From Kanazawa take the JR or the Moto line to Wajima (the last stop). You may have to change depending on the train you take.
One possible trip is to return by way of Takayama; spend a night in Kanazawa, another in Wajima and a third in Takayama.
A castle town on the Japan Sea and next to a large lake. A short way out of town by bus is a river gorge with interesting rock formations and very interesting statues carved into the rocks. A long trip but worth it.
From Okayama take the San-in Line to Matsue (about 3 hours). There is plenty of accommodation available.
If you are in Matsue you might as well go to Izumo which is the next station to the west. About an hour by train. In Izumo there is a very ancient shrine which is very large and simple. A short bus ride away is a lighthouse with some wonderful views of the Japan Sea.
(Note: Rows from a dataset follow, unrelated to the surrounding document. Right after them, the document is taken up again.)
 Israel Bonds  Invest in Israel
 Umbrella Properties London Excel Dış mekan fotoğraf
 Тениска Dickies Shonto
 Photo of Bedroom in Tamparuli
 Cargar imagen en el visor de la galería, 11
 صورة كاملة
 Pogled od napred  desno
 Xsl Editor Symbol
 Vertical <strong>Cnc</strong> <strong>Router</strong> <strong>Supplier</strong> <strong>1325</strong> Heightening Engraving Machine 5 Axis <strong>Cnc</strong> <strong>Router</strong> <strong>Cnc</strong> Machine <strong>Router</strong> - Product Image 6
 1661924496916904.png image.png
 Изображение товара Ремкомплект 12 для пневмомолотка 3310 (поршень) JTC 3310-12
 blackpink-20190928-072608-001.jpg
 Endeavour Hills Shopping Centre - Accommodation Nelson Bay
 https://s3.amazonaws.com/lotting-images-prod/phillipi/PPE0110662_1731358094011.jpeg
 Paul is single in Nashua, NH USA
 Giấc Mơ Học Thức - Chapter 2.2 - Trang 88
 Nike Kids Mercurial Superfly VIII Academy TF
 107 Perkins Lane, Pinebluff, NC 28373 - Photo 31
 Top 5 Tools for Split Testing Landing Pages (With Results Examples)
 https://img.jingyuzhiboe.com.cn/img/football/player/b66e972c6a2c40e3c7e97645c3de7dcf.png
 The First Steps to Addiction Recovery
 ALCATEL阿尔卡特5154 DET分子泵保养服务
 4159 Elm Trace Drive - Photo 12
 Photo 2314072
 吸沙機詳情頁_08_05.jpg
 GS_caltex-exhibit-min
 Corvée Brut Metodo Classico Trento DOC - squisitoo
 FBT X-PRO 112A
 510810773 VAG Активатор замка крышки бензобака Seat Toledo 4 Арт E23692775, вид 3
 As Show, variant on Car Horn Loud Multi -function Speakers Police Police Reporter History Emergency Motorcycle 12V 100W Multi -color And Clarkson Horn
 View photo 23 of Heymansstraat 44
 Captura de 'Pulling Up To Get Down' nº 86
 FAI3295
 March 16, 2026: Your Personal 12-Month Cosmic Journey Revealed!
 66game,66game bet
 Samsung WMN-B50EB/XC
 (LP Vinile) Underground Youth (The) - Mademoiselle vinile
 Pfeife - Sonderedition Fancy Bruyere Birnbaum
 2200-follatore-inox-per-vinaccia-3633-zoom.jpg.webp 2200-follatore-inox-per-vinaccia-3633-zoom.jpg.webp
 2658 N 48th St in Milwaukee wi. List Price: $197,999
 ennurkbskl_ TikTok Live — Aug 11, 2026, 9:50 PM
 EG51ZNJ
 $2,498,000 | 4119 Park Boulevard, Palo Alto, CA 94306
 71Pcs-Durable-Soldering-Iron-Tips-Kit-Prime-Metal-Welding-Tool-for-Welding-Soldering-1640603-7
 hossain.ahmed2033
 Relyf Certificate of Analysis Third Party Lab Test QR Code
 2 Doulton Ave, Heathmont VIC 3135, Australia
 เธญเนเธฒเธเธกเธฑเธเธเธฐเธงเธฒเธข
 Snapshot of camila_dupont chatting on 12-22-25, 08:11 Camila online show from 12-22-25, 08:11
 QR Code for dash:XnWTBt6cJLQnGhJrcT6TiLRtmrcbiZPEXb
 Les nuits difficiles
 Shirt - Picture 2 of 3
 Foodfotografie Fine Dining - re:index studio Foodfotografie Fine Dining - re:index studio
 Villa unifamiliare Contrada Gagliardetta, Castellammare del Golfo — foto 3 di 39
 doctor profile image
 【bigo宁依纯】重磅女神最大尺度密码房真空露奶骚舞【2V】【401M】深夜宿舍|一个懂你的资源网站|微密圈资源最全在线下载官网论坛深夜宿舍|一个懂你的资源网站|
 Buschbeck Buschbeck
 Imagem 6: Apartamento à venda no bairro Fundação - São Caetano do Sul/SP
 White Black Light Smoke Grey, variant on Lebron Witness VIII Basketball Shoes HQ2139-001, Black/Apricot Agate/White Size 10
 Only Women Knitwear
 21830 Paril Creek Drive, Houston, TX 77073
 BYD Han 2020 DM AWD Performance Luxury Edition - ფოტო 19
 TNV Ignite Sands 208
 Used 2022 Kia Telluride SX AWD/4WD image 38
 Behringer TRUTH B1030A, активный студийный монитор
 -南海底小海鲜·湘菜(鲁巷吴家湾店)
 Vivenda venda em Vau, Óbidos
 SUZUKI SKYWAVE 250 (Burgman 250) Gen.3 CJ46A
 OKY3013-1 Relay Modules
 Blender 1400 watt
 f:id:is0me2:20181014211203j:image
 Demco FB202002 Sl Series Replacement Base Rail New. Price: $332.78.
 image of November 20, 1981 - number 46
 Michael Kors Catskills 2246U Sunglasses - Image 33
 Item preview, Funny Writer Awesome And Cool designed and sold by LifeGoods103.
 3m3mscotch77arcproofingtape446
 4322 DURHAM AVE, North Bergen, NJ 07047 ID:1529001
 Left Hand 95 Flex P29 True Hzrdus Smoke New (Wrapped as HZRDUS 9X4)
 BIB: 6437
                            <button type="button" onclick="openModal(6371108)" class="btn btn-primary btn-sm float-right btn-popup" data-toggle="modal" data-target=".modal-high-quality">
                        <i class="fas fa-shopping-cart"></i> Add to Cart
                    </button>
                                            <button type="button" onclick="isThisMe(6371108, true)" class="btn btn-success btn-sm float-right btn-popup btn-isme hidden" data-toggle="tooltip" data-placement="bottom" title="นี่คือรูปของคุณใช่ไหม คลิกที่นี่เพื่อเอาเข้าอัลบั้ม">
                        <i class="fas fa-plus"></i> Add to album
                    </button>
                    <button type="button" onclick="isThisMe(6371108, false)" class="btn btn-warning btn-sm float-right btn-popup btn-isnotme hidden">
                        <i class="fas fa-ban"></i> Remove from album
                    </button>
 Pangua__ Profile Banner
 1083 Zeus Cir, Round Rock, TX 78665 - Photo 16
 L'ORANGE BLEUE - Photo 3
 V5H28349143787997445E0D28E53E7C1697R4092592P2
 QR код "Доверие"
This is good for some serious hiking or beach sitting. Or spend two days and do both. It is very easy to get to. Take the JR to Omi-Miako. There is one train a day that leaves from Sannomiya and goes directly there about 9.30 am. That’s the quickest way. If you miss that, change at Kyoto for the train to Omi-Miako. At Omi-Miako the beach is one way the mountains are the other. The beach is very long and you can pick your spot depending on the amount of company you want. For the mountains just walk through the rice fields (there is a road) to a very busy highway. At the highway turn left and you will come to a river (there may not be any water). At the river turn right and walk uphill.
This can be a long walk and there is a bus that runs about every hour. It is about an hour’s walk with only one turn; when you come to a house with some vending machines, turn right. This will bring you to a ski-lift. The ski-lift takes you to a rope way, which takes you to the end of the the rope way. There you will find all kinds of trails leading in many different directions. This is not easy walking but it is deep woods, cold streams, a few monkeys and places to camp. At the top of the rope way there is a limited restaurant to the right. There is no map at the top, but trails are well marked in kanji. It would be best to have some kind of map before you start walking. There are probably other ways down but the rope way, ski-lift, and bus is probably the simplest and most relaxing. You can walk for as long as you like on top.